A Familiar Foe and an Elite Linebacker
It’s a copycat league, but what the 49ers’ defense did to the Dolphins isn’t necessarily replicable. San Francisco practices against a similar offense during the offseason. Ryans has intimate knowledge of its inner workings, and all Miami is doing is tweaking things to best fit their personnel compared to the 49ers.
Both offenses want to attack the middle of the field. Meanwhile, the 49ers’ defense ranks fourth in EPA per play against throws over the middle. Against Tua, it was clear why.
Fred Warner is a freak.
The 49ers run Cover 6 here against the Dolphins’ Dagger concept, and Warner plays the route combination about as well as a human can. He passes the vertical route off to the safety and immediately gets his eyes outside to find the in-breaker, which comes.
As Tua throws this, Warner’s hips are oriented toward where Trent Sherfield is coming from. He should be able to sneak this pass through, but Warner is an All-Pro. He flips his hips and extends a paw out to deflect the pass early in the contest.
On the surface, this just looks like a missed throw by Tua. The 49ers are in Cover 3, and the Dolphins are running an NCAA concept, looking to vacate the intermediate area of the field close to the numbers by running the coverage off with a vertical by the outside receiver and a post by the slot.
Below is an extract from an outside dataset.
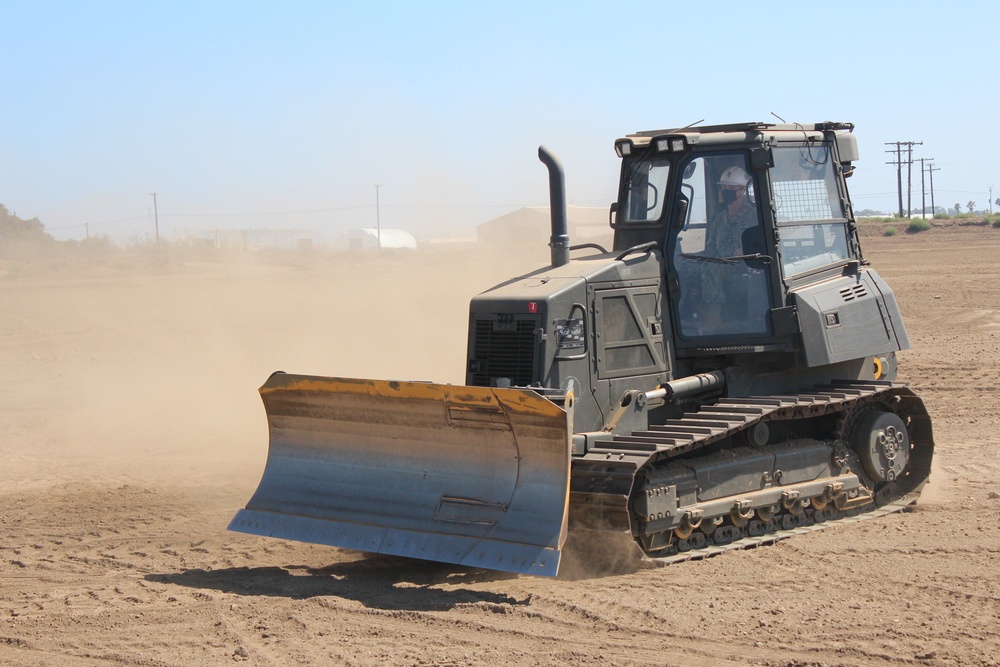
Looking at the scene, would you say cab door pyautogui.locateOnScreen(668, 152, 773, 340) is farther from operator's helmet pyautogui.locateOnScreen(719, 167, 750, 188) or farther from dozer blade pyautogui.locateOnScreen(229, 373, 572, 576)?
dozer blade pyautogui.locateOnScreen(229, 373, 572, 576)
There are multiple issues here. Sometimes communication lacks and the post has leverage against the safety, but the 49ers DBs are well-coached, and as the cornerback threat leaves the area, he picks up the post responsibility.
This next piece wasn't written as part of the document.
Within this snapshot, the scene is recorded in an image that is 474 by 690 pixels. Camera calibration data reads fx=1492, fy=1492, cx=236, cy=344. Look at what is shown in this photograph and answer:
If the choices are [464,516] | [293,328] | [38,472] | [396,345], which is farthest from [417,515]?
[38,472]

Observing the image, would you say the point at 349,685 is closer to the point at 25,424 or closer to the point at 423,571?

In most other situations, this pass is completed without much thought. But Warner is lurking, and it’s why this pass sails high, even though the receiver appears wide open.
Look at the exact moment Tua releases the pass. As he releases, Warner is gaining depth at a rapid rate, right in the area Tua wants to deliver the pass. It’s only after the ball leaves his hand that Warner pulls his eyes back into the QB and squares his hips, creating space for the throw.
What seems like a flat-out miss had a lot more to it.
DeMeco Ryans Blitzing at the Right Time
The 49ers do not often blitz, quite frankly, because they don’t really need to. But Ryans blitzed Miami a few times in 3rd-and-long situations with great effect.
Ryans has only rushed more than four on 81 of 399 attempts this season. He dialed up a six-man rush on this occasion, and it forced Tua into a quick decision that fell harmlessly to the turf.
Ideally, Tua throws this to Tyreek Hill on the crosser, and No. 10 is still running forward days later. However, Tua took the matchup against the blitz, attacking in the direction the blitz came from, where the least amount of traffic should be. The CB makes a great play.
The 49ers don’t run Cover 1 often, but when they do, over half of the time, they’re bringing five rushers. Tua hadn’t seen this look to this point, and even though the pre-snap motion hints that this is man coverage, he’s unable to do anything with that information.
The 49ers bring a long stunt with Nick Bosa looping around two interior rushers, getting to Tua quicker than you can cough and excuse yourself.
If timing is everything in life, Ryans must have life figured out.
Tua Made His Own Mistakes
Ryans and San Francisco’s defense did their part in making things hard for Tua, but Tagovailoa made his own mistakes on top of being forced into them.
Missing high is a dangerous game, and Tua played that game too often against the 49ers. A few times, he missed throws because of pressure or coverage, but a few missed were squarely on the left shoulder of the quarterback.
But overall, the 49ers’ defense was outstanding and forced the issue more often than not. Tagovailoa could have endured despite their defensive prowess, but it would have taken an incredibly clean play to accomplish that, given how well San Francisco’s defense remains assignment sound.
Miami’s quarterback had an off day, and Ryans put another outstanding defensive performance on his résumé for the offseason.